ANHAND DER ANGABEN:
**a)** Gib aus der Biografie über Johann Hamberger den Abschnitt wortgetreu wieder, beginnend mit "Johann Hamberger 1914" und weiter bis einschließlich "6. November 1938).".
**b)** Welche Häftlingsnummer bekam Johann Baptist Hamberger laut der Biografie über Johann Hamberger in Mauthausen?

VORLIEGENDER TEXT:
———
Johann Hamberger 1914 - 1942 Bearbeiten
Geboren 29.9.1914 in Bodenmais
Gestorben 21.4.1942 in Gusen
Biografie
Johann Baptist Hamberger wurde am 29. September 1914 als Sohn des Tagelöhners Johann Hamberger und dessen Frau Katharina, geborene Vogl, in Bodenmais, Bayerischer Wald geboren. Von insgesamt zehn Kindern überlebten nur drei, Johann Baptist war das jüngste. Nach der Volksschule arbeitete er als Rossknecht, verdingte sich aber auch als Holzarbeiter und Tagelöhner. Schon früh begeisterte sich für die kommunistische Idee, 1932 verteilte er in Bodenmais Flugblätter für den Kommunismus. Die Nationalsozialisten verabscheute er, bezeichnete sie als "Bande und abscheuliche Bluthunde"(Brief vom 6. November 1938).
Nach Aufenthalten im Gefängnis Bernau und Arbeitshaus Rebdorf wurde Johann Baptist am 18. August 1941 als Schutzhäftling Nr. 26 954 in das Konzentrationslager Dachau verbracht und am 11. Februar 1942 nach Mauthausen überstellt (Häftlingsnr. 14 932). Die Anklage lautete auf "Vorbereitung zum Hochverrat."
Johann Baptist Hamberger starb am 21. April 1942 im KZ Gusen, morgens um 6.00, an einem "eitrigen Dickdarmkatarrh". Er wurde nur 27 Jahre alt.
———
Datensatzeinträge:
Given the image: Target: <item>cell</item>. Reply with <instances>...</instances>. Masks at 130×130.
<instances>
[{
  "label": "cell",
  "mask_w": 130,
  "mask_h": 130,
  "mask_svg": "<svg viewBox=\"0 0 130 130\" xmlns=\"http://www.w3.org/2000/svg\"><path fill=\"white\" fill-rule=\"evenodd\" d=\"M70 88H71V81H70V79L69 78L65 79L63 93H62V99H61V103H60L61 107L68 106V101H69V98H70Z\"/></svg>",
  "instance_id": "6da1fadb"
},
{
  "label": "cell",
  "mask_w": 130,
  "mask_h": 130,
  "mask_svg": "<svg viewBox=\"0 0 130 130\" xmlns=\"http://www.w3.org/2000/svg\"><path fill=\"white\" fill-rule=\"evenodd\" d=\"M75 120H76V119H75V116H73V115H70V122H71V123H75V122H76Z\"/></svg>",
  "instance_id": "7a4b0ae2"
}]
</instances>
———
ANTWORTEN NACH PUNKTEN:
**a)**
Johann Hamberger 1914 - 1942 Bearbeiten
Geboren 29.9.1914 in Bodenmais
Gestorben 21.4.1942 in Gusen
Biografie
Johann Baptist Hamberger wurde am 29. September 1914 als Sohn des Tagelöhners Johann Hamberger und dessen Frau Katharina, geborene Vogl, in Bodenmais, Bayerischer Wald geboren. Von insgesamt zehn Kindern überlebten nur drei, Johann Baptist war das jüngste. Nach der Volksschule arbeitete er als Rossknecht, verdingte sich aber auch als Holzarbeiter und Tagelöhner. Schon früh begeisterte sich für die kommunistische Idee, 1932 verteilte er in Bodenmais Flugblätter für den Kommunismus. Die Nationalsozialisten verabscheute er, bezeichnete sie als "Bande und abscheuliche Bluthunde"(Brief vom 6. November 1938).

**b)** Die Häftlingsnummer 14 932.